成之軒哽咽道:“不會,我會如實告訴她。”
丁歡顏聲音更低了,道:“我想同她說一句話,你替我告訴她。”
成之軒道:“好,你說。”
丁歡顏笑聲如輕煙,缥缈道:“你就告訴她,我祝願你和她好好的,這一生你們定會琴瑟和鳴事事如意順心。你們,你們若是過得有一點不好,我在——在哪裏都不會甘心。你一定要告訴她。”
成之軒淚珠奪目而出,哽聲道:“好,我告訴她。”
丁歡顏又輕笑一聲,笑音如煙霧般很快散去,這次卻是很久都不再說話。
成之軒動也不動,只僵硬喚道:“丁姑娘。”
一片空寂,沒有人回他話。
此時明光刺眼,有風拂過,吹起成之軒衣衫,随風飄舞獵獵作響,成之軒緊咬嘴唇,輕聲喚道:“丁姑娘。”

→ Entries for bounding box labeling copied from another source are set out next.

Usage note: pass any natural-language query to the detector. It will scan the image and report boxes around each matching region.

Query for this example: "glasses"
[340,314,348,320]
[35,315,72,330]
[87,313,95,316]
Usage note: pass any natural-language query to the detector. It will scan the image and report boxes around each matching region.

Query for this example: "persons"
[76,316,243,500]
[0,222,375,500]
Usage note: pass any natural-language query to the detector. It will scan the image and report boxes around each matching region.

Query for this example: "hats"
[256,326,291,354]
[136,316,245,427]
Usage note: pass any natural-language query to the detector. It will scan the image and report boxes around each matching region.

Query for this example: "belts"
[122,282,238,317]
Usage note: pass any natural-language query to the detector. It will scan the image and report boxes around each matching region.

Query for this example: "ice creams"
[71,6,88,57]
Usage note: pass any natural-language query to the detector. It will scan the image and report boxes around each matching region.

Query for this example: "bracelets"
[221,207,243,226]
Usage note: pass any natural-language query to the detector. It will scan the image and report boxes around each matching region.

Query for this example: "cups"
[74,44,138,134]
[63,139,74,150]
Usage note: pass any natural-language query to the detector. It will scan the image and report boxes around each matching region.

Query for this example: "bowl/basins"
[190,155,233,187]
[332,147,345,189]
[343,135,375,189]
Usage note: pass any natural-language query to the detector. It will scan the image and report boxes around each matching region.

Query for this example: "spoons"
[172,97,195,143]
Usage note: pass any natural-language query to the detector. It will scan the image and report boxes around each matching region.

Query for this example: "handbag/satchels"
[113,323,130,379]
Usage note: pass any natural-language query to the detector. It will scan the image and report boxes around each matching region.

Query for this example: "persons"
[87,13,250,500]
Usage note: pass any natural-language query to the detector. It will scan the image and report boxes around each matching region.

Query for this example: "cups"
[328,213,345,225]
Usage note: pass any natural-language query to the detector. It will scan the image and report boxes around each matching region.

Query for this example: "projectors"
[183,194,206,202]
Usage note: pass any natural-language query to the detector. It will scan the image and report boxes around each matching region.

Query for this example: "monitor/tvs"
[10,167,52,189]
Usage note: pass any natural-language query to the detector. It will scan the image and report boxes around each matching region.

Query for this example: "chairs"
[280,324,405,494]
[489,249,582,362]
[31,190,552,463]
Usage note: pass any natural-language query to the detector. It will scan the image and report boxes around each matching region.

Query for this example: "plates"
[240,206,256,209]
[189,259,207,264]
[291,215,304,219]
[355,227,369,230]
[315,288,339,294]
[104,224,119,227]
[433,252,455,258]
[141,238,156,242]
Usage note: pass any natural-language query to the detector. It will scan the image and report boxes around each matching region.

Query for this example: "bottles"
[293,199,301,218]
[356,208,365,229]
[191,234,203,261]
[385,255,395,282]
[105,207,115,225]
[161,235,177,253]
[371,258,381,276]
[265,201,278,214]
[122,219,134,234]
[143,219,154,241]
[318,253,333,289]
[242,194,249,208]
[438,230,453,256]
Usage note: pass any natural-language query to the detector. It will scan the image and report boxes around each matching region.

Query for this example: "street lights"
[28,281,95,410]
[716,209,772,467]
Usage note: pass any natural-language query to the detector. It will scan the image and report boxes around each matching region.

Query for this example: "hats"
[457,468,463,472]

仍是無人應聲,前方那匹灰馬卻悲鳴起來,四蹄來回踢踏,模樣極為不安。
成之軒站在原地許久,終于慢慢轉回身,身後已是空空蕩蕩。在丁歡顏方才所在,沙土地上只有一道長長痕跡,一直延伸至低矮石崖邊,似是有人在地上爬了一段,直到崖下難過江裏去了。
怎會有人,待自己如此狠心絕情,無聲無息的,便自行爬到那水深黑冷的江水裏去呢?
成之軒沿着那痕跡,一直走到崖邊。崖下驚濤拍岸,濺起大片水花,便是有什麽東西掉下去,應也是很快便會被卷走。
成之軒只覺四肢百骸都開始發痛,一時痛的受不住,跪倒在地,應是那顆藥慢慢開始發作了。
他蜷縮在崖邊,丁歡顏說的不錯,确實很痛。都說男兒有淚不輕彈,但這藥才剛一發作,便已痛的他眼淚大顆大顆掉下來,怎也止不住。